For health care payers, the long-term benefits of implementing a fraud detection solution offset high the initial implementation costs. As Anu Pathria, vice president of health care analytics at Fair Isaac succinctly states, a predictive analytics system can holistically look at all of the different aspects of activity of the provider and bring it all together into a single synthesized fraud risk assessment.
The Use of Predictive Analytics
Predictive analytics uses pattern identification to identify suspicious activity. This allows fraud to be detected before it happens, limiting the number of fraudulent claims that are paid and identifying potential future fraud before it occurs. The ability to detect subtle patterns within large datasets highlights the nature of predictive analytics.
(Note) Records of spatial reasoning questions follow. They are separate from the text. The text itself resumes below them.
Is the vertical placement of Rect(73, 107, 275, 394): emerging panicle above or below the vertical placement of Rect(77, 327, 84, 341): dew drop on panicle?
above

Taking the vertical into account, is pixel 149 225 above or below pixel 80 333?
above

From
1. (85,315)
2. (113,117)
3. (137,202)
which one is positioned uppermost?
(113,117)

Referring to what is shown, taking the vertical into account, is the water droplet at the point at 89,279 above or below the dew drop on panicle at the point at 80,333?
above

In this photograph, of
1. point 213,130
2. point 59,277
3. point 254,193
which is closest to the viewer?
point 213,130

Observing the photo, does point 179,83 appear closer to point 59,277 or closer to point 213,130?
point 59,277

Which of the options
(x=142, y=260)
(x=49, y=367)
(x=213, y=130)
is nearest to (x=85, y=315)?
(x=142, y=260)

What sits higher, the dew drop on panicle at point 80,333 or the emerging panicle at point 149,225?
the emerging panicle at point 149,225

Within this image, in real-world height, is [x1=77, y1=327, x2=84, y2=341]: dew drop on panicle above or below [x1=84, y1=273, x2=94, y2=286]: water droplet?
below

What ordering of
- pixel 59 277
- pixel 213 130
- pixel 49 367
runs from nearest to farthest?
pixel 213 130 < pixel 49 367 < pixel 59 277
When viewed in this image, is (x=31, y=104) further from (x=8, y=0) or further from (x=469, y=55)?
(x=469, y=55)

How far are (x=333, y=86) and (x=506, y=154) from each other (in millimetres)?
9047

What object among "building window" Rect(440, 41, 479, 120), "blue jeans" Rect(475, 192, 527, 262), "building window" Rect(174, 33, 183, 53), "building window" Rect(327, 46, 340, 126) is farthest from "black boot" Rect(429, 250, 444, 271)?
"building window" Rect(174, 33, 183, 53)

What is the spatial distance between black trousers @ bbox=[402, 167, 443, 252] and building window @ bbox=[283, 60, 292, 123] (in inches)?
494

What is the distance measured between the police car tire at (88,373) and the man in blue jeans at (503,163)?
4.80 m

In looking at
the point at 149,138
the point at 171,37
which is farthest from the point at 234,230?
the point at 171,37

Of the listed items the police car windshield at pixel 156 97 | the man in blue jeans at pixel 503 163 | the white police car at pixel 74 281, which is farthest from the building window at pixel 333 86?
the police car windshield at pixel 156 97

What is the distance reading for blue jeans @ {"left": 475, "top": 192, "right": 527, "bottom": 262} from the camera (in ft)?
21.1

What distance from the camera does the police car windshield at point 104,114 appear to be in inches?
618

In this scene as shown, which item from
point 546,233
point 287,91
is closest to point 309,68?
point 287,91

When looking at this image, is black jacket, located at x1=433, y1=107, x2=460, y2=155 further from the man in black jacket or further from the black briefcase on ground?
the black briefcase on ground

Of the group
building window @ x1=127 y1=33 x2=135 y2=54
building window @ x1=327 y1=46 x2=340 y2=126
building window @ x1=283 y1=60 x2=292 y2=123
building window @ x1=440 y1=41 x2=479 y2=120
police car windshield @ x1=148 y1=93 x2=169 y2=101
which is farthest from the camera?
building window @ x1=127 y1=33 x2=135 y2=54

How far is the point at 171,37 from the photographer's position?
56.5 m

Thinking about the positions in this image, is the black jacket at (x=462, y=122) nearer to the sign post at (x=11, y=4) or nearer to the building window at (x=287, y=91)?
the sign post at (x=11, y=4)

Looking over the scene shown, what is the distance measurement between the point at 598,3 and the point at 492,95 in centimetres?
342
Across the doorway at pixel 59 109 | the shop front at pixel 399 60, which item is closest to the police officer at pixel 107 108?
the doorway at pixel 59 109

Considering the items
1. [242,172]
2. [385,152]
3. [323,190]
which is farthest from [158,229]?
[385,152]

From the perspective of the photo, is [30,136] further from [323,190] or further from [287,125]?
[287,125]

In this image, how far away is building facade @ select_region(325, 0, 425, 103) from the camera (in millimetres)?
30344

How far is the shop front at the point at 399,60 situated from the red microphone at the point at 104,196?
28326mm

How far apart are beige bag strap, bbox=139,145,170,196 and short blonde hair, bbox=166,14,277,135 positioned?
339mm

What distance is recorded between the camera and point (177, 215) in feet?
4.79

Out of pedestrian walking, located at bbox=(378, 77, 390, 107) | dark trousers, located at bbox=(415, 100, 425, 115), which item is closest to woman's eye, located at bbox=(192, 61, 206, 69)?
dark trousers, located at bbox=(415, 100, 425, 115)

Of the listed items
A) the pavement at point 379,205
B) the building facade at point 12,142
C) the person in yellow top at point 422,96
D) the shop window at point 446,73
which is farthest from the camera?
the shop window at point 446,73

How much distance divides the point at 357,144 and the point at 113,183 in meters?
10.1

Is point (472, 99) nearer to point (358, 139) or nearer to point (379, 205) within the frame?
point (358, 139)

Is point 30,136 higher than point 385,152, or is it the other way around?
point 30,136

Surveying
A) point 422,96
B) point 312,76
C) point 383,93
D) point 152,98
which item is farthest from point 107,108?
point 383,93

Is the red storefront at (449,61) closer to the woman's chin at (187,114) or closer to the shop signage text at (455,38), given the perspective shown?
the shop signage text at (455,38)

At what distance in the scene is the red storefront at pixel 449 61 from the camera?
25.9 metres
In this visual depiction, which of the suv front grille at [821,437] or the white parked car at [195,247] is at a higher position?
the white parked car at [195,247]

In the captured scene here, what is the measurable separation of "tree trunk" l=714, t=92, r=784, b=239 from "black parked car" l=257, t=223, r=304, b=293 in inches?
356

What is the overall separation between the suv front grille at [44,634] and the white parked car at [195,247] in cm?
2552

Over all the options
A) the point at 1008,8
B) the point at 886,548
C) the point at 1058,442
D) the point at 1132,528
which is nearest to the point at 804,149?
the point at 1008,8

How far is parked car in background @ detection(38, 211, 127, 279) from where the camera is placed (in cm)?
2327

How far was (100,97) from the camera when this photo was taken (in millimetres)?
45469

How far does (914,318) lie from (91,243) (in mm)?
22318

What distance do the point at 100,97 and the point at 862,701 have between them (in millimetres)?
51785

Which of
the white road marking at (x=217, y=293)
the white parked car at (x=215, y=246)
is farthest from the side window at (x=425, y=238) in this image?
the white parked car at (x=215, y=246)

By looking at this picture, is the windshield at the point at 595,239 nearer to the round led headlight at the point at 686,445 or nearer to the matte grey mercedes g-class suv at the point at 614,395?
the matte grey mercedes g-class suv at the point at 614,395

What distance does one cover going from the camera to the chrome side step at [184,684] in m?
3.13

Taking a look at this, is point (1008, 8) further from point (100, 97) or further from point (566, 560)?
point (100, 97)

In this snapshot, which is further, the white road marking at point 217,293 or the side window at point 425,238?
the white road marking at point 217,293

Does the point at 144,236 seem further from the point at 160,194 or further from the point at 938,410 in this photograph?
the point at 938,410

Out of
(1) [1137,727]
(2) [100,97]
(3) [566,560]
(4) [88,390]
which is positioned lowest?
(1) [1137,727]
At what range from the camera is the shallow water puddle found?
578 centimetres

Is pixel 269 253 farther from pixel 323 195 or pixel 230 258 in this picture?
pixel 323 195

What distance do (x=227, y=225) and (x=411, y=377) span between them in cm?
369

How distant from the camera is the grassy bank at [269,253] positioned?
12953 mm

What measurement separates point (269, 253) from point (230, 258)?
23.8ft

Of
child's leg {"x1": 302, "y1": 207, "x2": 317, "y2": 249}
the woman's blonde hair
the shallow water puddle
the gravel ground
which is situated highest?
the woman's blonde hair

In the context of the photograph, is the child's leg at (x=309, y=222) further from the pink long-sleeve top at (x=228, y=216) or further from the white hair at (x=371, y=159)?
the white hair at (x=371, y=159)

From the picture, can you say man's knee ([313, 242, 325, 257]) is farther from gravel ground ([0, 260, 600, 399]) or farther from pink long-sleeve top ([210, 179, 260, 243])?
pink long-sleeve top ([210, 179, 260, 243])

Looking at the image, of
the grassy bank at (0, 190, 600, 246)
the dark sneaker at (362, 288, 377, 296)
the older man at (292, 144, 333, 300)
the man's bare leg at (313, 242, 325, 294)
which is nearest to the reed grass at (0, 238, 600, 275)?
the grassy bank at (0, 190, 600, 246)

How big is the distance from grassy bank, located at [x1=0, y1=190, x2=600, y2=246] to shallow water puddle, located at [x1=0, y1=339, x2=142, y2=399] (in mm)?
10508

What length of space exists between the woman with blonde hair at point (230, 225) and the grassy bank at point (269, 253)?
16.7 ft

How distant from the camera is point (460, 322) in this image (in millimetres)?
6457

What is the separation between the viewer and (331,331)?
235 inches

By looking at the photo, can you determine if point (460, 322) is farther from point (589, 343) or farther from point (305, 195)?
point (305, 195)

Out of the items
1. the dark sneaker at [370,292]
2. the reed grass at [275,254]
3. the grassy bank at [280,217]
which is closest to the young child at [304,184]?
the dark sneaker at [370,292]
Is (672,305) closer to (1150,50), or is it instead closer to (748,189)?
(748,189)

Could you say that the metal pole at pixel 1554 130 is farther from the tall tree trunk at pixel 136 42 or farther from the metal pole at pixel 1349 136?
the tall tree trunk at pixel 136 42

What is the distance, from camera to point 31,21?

Each claim is tracked along with its details to identify subtleties that individuals may overlook or that would not be obvious. This may include overactive claims submissions, similar procedures being reported by a particular health care provider or patient claims being submitted with unrelated procedures listed.
Predictive analytics enables provider information to be collected over a long period of time to identify discrepancies, changes in submissions and general comparisons by looking at all of the information available. By using a data-driven approach and different predictive modeling techniques, overall claim data can be gathered and analyzed to identify problematic activity. For instance, deviation analysis can be applied to identify the providers who submit a higher amount of claims or who perform a higher percentage of tests and apply the deviation amounts by comparing the numbers to regular claim submission amounts. This enables health care payers to determine overall averages and to identify other health care providers who fall outside the standard submission patterns, flagging those providers. In general, with the amount of information collected patient medical and treatment history, provider submission patterns, etc. for a health care payer finding fraudulent activities alone is almost impossible.
Due to the complexities of detection, various predictive modeling methods can be applied to identify the probability of fraudulent activities. The combination of claim data and patient history allows health care payers to identify claim submissions that do not match the medical records of the patient. Although this might not always signify a fraudulent act, the claim still warrants extra investigation. This, coupled with the identification of unnatural similarities within the submission of various claims may flag unusual activity. In many cases, a health care provider will submit similar claims creating subtle submission patterns that can be detected over time.